2012-12-10 Thread Stefan Hajnoczi
Signed-off-by: Stefan Hajnoczi 
---
 tests/test-iov.c | 150 +++
 1 file changed, 150 insertions(+)

diff --git a/tests/test-iov.c b/tests/test-iov.c
index cbe7a89..720d95c 100644
--- a/tests/test-iov.c
+++ b/tests/test-iov.c
@@ -250,11 +250,161 @@ static void test_io(void)
 #endif
 }
 
+static void test_discard_front(void)
+{
+struct iovec *iov;
+struct iovec *iov_tmp;
+unsigned int iov_cnt;
+unsigned int iov_cnt_tmp;
+void *old_base;
+size_t size;
+size_t ret;
+
+/* Discard zero bytes */
+iov_random(&iov, &iov_cnt);
+iov_tmp = iov;
+iov_cnt_tmp = iov_cnt;
+ret = iov_discard_front(&iov_tmp, &iov_cnt_tmp, 0);
+g_assert(ret == 0);
+g_assert(iov_tmp == iov);
+g_assert(iov_cnt_tmp == iov_cnt);
+iov_free(iov, iov_cnt);
+
+/* Discard more bytes than vector size */
+iov_random(&iov, &iov_cnt);
+iov_tmp = iov;
+iov_cnt_tmp = iov_cnt;
+size = iov_size(iov, iov_cnt);
+ret = iov_discard_front(&iov_tmp, &iov_cnt_tmp, size + 1);
+g_assert(ret == size);
+g_assert(iov_cnt_tmp == 0);
+iov_free(iov, iov_cnt);
+
+/* Discard entire vector */
+iov_random(&iov, &iov_cnt);
+iov_tmp = iov;
+iov_cnt_tmp = iov_cnt;
+size = iov_size(iov, iov_cnt);
+ret = iov_discard_front(&iov_tmp, &iov_cnt_tmp, size);
+g_assert(ret == size);
+g_assert(iov_cnt_tmp == 0);
+iov_free(iov, iov_cnt);
+
+/* Discard within first element */
+iov_random(&iov, &iov_cnt);
+iov_tmp = iov;
+iov_cnt_tmp = iov_cnt;
+old_base = iov->iov_base;
+size = g_test_rand_int_range(1, iov->iov_len);
+ret = iov_discard_front(&iov_tmp, &iov_cnt_tmp, size);
+g_assert(ret == size);
+g_assert(iov_tmp == iov);
+g_assert(iov_cnt_tmp == iov_cnt);
+g_assert(iov_tmp->iov_base == old_base + size);
+iov_tmp->iov_base = old_base; /* undo before g_free() */
+iov_free(iov, iov_cnt);
+
+/* Discard entire first element */
+iov_random(&iov, &iov_cnt);
+iov_tmp = iov;
+iov_cnt_tmp = iov_cnt;
+ret = iov_discard_front(&iov_tmp, &iov_cnt_tmp, iov->iov_len);
+g_assert(ret == iov->iov_len);
+g_assert(iov_tmp == iov + 1);
+g_assert(iov_cnt_tmp == iov_cnt - 1);
+iov_free(iov, iov_cnt);
+
+/* Discard within second element */
+iov_random(&iov, &iov_cnt);
+iov_tmp = iov;
+iov_cnt_tmp = iov_cnt;
+old_base = iov[1].iov_base;
+size = iov->iov_len + g_test_rand_int_range(1, iov[1].iov_len);
+ret = iov_discard_front(&iov_tmp, &iov_cnt_tmp, size);
+g_assert(ret == size);
+g_assert(iov_tmp == iov + 1);
+g_assert(iov_cnt_tmp == iov_cnt - 1);
+g_assert(iov_tmp->iov_base == old_base + (size - iov->iov_len));
+iov_tmp->iov_base = old_base; /* undo before g_free() */
+iov_free(iov, iov_cnt);
+}
+
+static void test_discard_back(void)

Data provided.
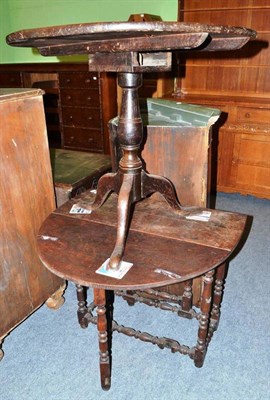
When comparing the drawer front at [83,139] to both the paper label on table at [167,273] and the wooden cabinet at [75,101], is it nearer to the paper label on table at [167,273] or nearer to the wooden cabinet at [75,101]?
the wooden cabinet at [75,101]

Stated goal. Can you write out the patch again, starting at the words "diff --git a/tests/test-iov.c" and stopping after "static void test_io(void)", with "test-iov.c" replaced by "test-iovec.c"?

Written solution.
diff --git a/tests/test-iovec.c b/tests/test-iovec.c
index cbe7a89..720d95c 100644
--- a/tests/test-iovec.c
+++ b/tests/test-iovec.c
@@ -250,11 +250,161 @@ static void test_io(void)